AirPlay lets me stream from iPhone apps not supported on Apple TV — Amazon Instant, Simple TV, and Vudu, for instance.  It works as advertised.

Security is pretty complete.  I like that I can require a password to buy apps but download free apps without entering the password.  You can also control what devices can use AirPlay and what apps use location services.  Not really a security issue, but Siri works well entering passwords — even if you have upper case letters and special characters.

I got the Apple TV as part of a DirecTV Now promotion.  DirecTV Now has been a mixed bag for me.  At times, buffering has made DTN unwatchable.  It has gotten better — much better since I began using the Apple TV.  That may be stuff happening behind the scenes, better hardware, better software, or a combination of all of these things, but DirecTV Now is better with an Apple TV.
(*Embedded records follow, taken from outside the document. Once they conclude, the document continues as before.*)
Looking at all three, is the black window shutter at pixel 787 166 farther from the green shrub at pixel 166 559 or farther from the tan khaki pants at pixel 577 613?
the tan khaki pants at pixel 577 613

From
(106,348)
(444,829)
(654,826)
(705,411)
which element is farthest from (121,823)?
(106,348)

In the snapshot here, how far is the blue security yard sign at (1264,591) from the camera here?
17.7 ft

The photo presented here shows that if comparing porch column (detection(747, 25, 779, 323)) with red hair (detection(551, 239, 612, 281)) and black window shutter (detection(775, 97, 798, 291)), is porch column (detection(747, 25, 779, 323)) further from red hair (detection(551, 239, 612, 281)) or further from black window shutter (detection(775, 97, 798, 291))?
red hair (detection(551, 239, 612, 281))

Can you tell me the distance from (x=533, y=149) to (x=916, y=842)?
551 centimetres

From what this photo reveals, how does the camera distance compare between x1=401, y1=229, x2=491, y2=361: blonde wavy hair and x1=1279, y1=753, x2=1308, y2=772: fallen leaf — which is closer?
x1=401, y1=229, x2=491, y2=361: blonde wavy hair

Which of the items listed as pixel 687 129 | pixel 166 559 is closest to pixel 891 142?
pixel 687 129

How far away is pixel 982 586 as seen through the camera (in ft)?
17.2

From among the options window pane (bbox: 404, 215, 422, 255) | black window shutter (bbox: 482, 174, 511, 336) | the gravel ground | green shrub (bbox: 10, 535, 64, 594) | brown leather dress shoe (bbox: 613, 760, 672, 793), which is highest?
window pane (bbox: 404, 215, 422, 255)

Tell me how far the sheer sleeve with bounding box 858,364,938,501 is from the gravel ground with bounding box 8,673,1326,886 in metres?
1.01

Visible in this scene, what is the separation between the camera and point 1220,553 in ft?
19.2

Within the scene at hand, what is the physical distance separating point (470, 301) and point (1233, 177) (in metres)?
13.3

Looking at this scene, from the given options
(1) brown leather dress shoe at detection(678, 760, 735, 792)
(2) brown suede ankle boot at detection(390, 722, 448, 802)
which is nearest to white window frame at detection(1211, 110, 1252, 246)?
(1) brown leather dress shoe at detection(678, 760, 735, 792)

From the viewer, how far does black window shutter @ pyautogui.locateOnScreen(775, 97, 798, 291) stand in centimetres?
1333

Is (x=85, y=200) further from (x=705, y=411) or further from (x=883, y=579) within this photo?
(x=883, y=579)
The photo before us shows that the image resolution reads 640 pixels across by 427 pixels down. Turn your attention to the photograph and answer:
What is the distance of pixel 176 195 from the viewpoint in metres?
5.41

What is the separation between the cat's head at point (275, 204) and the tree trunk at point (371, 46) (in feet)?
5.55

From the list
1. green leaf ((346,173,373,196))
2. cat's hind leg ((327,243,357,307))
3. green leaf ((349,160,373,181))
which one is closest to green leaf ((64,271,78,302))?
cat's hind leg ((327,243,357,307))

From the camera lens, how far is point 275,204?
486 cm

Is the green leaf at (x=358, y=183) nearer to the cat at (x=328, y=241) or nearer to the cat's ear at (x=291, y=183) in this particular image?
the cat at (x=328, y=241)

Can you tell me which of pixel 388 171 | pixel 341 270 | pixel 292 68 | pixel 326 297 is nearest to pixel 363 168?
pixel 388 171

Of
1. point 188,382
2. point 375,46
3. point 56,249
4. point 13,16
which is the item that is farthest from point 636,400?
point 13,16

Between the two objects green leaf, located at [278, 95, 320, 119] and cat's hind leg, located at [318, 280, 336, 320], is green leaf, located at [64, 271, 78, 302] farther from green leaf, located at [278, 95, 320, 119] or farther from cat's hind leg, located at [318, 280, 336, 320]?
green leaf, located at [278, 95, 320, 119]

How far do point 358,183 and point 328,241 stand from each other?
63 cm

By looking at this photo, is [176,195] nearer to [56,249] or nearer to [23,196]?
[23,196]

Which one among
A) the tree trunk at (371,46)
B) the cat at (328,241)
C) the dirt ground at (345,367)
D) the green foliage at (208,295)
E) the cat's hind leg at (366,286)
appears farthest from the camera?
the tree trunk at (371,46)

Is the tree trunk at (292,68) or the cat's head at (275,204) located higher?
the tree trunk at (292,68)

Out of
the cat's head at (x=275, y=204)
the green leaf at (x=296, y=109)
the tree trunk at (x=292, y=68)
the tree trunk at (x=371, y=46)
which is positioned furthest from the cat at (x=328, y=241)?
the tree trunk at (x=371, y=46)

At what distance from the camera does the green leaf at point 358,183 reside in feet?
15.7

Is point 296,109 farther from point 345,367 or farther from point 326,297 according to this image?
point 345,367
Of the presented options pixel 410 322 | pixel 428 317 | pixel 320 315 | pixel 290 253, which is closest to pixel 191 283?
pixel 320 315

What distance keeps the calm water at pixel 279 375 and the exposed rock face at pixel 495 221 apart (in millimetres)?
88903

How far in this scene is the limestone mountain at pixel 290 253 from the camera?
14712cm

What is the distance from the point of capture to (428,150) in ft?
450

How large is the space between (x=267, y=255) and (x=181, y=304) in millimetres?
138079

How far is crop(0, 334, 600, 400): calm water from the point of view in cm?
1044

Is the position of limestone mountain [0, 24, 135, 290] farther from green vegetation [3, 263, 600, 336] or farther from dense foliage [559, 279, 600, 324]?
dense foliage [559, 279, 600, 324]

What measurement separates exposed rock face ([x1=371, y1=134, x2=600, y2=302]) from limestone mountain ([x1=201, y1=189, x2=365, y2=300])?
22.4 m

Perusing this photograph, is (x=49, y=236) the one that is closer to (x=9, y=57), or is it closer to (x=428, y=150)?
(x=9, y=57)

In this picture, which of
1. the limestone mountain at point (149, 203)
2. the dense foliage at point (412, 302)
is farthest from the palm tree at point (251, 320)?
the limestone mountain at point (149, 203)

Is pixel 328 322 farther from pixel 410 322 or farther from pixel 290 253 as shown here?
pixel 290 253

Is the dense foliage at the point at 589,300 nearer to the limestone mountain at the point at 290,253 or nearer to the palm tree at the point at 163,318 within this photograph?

Finally, there is that funky remote control.  I don’t care for the touchpad.  I’d rather have a D-pad.  I find myself pulling up menus or changing channels fishing around for the remote.  I overshoot letters typing in passwords and sometimes the cursor moves when I am trying to press the pad for OK.  iBoy says it takes getting used too (unusual criticism of anythig Apple), but I suspect I will get used to Siri first.

Regardless, this is an excellent streamer and I highly recommend it.